Disclosure of Lead Service Lines

STATE

SUMMARY

California

California requires sellers to disclose to homebuyers any known environmental hazards, which includes contaminated water and lead-based paint but does not specify lead pipes or lead service lines. If the seller has knowledge of LSLs it may be considered an environmental hazard.

Connecticut

The state requires sellers to disclose if lead plumbing is present and for the seller to disclose the location of the plumbing.

Delaware

Sellers in the state must specify if there are any lead hazards, listing lead pipes as a hazard. Sellers also are required to specify the type of plumbing in the homes, whether it is lead or another substance.

Ilinois

Illinois statute requires sellers to disclose if they are aware of any unsafe conditions related to lead, including lead water pipes and lead plumbing pipes.

Indiana

Indiana requires sellers to disclose any known environmental hazards, mentioning lead paint as a hazard but not lead pipes or lead service lines. The condition of the plumbing also must be disclosed. A seller may consider an LSL an environmental hazard or not.

Michigan

Michigan requires sellers to disclose to potential buyers the type of plumbing materials but does not specifically mention lead or LSLs. The seller also must disclose any known problems with the plumbing system. Any environmental problems, such as lead-based paint, must be disclosed as well.

New York

New York requires sellers to disclose if lead plumbing is present and requires the seller to identify the location of such plumbing.

North Carolina

The state does require sellers to disclose to a potential buyer the type of plumbing materials in the house, but does not specify lead as a material. It does require the disclosure of hazardous materials, including lead-based paint.

Pennsylvania

Pennsylvania requires sellers to disclose to potential buyers the type of plumbing materials and identifies lead as a type. The seller must also disclose any known problems with the plumbing system.

South Carolina

The state requires disclosure of the conditions and characteristics of the plumbing, but does not specify the disclosure of LSLs or lead pipe. Lead-based paint and other hazardous or toxic materials must be disclosed.

Washington

Washington statute requires sellers to disclose substances that may be environmental concerns, specifying lead-based paint but lead pipes or service lines. The seller must also disclose any known defects with the water system.

Wisconsin

Wisconsin law requires sellers to disclose to buyers unsafe conditions relating to lead in the water supplies or plumbing system, which would presumably include LSL (although not specified.) Defects in the plumbing system or unsafe well water (which could be due to lead but is not specified) is also required, as is the type of plumbing materials (but does not specifically mention lead or LSLs.)

Cost for Replacing LSL

The cost of a service line replacement is very site-specific, but the overall cost nationwide is estimated at $30 billion. Actual cost of replacement reflects several factors including the length of the service line, the technique used to install the new service line, and the built environment where the service line is located. Trees, walls, driveways can quickly affect the cost of replacement, as can any costs in breaking a basement wall.
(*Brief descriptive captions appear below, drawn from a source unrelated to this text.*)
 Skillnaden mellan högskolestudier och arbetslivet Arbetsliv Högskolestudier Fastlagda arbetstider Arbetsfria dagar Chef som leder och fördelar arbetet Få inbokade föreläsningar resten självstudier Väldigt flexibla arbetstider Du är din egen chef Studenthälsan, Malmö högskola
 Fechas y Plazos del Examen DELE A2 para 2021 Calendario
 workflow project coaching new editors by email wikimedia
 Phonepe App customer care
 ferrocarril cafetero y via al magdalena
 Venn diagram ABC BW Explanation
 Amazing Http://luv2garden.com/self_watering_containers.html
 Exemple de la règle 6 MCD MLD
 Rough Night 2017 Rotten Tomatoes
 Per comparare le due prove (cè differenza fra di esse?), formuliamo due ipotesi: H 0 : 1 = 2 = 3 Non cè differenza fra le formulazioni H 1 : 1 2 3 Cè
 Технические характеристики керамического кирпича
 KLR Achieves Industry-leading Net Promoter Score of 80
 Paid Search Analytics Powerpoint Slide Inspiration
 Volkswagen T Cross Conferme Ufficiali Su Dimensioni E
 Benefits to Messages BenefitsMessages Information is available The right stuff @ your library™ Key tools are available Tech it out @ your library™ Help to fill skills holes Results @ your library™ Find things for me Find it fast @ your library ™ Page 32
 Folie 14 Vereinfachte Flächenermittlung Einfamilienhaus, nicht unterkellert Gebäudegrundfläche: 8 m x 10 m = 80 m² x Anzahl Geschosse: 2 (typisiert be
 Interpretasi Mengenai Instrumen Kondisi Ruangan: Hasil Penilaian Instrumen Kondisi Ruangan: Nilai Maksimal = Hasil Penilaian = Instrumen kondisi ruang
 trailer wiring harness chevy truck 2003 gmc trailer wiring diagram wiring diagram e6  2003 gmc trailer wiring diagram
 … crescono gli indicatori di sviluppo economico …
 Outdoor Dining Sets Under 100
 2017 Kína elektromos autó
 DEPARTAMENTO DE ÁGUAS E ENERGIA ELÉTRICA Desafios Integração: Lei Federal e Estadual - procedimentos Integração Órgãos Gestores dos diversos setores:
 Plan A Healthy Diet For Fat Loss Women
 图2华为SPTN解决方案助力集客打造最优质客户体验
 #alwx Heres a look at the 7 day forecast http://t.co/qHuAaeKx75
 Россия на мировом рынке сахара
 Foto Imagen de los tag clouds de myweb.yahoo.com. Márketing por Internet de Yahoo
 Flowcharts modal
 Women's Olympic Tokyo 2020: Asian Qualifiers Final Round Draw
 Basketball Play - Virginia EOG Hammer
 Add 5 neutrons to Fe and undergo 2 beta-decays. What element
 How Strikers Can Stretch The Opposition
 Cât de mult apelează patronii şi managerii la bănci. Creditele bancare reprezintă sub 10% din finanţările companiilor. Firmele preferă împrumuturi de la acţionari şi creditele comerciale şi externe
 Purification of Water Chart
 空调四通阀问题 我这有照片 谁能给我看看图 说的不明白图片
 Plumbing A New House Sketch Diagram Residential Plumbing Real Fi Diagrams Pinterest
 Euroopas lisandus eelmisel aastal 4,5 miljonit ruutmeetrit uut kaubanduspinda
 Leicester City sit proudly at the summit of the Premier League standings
The city of Lansing, Mich., completed the removal of all LSLs in 2016. When the project began, replacement of a single line cost up to $9,000, but by the end of the project, the utility was able to bring that price down to $3,600 per line due to technological advances.

Funding the Replacement of Lead Service Lines
Utility Portion Customer Portion
  Average Range Unit Cost Average Range Unit Cost
WaterRF (2006) $1,261 $250 - $3,000 $52/Linear Foot $2,300 $600 - $4,000 $46/Linear Foot
AWWA (2005) $1,756 $800 - $3,200   $2,144 $450 - $10,000  

State Options

For states, there are several options to fund the replacement of lead service lines on private property.

State Drinking Water Revolving Funds

State Revolving Funds (SRF) are financial assistance programs set up by the state to help fund local water system projects.  These funds are established to help the local water systems to achieve the health protection objectives under the Safe Water Drinking Act (SWDA) and the Clean Water Act and can include the replacement of LSLs. These state-run programs initially receive 80 percent of their funding from federal grants.  Under the SRF program, states may subsidize replacement costs, provide forgivable loans, or provide grants to private homeowners to replace their LSLs. New Jersey used SRFs to access $30 million for utilities to provide loans for property owners to replace LSLs. Virginia also used this approach to provide $2.5 million in forgivable loans for homeowners to replace lines.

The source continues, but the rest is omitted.